Pneumolysin-induced complement depletion during experimental pneumococcal bacteremia

Abstract

To quantify complement depletion by pneumolysin during Streptococcus pneumoniae bacteremia, cirrhotic and control rats were infected intravenously with one of three isogenic mutant strains of S. pneumoniae expressing different forms of pneumolysin. Outcome measures included clearance of the organisms from the bloodstream, alterations in 50% serum hemolytic complement (CH(50)) activity and complement C3 levels during infection, and serum opsonic capacity at 18 h postinfection. Cirrhotic rats had significantly lower CH(50) and C3 levels than control rats, both before and after infection. However, initial complement levels did not predict bacterial load after 18 h of infection. Changes in CH(50) and C3 levels over the 18-h period correlated with numbers of H+C+ but not H+C- or PLY- organisms in the bloodstream at 18 h postinfection. The sera of cirrhotic rats infected with the H+C+ strain had significantly decreased levels of C3 and showed significantly lower opsonizing activity for S. pneumoniae than sera from H+C+-infected control rats. These studies suggest that under limiting concentrations of complement, the expression of pneumolysin by pneumococci has a significant, negative effect on serum complement levels and reduces serum opsonic activity.

(Work required): Translate this sentence from the pneumolysin abstract into Spanish: "However, initial complement levels did not predict bacterial load after 18 h of infection."

(Spatial localization data):
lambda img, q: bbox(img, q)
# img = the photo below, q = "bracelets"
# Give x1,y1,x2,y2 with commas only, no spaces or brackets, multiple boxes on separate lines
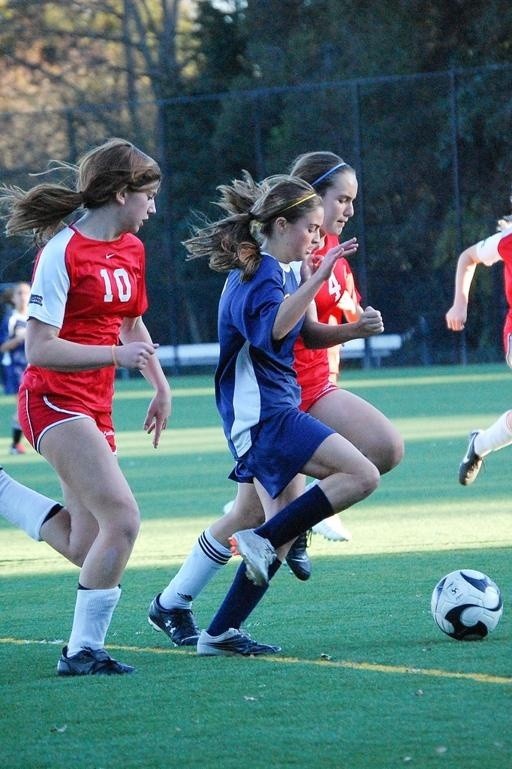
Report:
112,343,118,367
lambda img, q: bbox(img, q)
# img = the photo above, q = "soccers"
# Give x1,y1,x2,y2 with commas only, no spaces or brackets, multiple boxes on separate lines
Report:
430,569,503,641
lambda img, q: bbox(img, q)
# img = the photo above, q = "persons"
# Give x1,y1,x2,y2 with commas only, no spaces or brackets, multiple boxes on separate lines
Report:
2,281,30,454
182,166,382,653
147,148,407,648
444,222,512,488
2,140,175,675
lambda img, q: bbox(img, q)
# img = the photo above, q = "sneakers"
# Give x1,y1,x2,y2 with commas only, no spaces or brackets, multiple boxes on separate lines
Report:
145,590,202,648
287,526,317,581
10,443,27,455
303,479,352,544
458,429,485,487
194,627,284,658
54,644,134,676
227,527,277,590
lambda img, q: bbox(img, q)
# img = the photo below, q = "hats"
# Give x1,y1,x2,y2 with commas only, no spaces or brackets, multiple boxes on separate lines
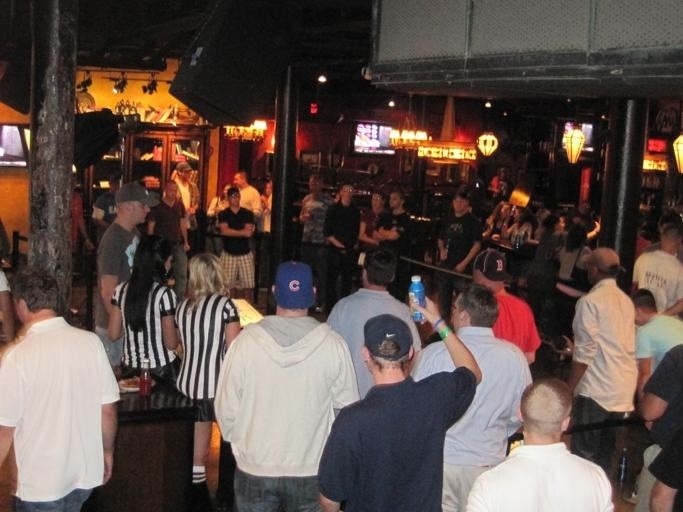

(Answer for the task): Sin embargo, los niveles iniciales de complemento no predijeron la carga bacteriana después de 18 h de infección.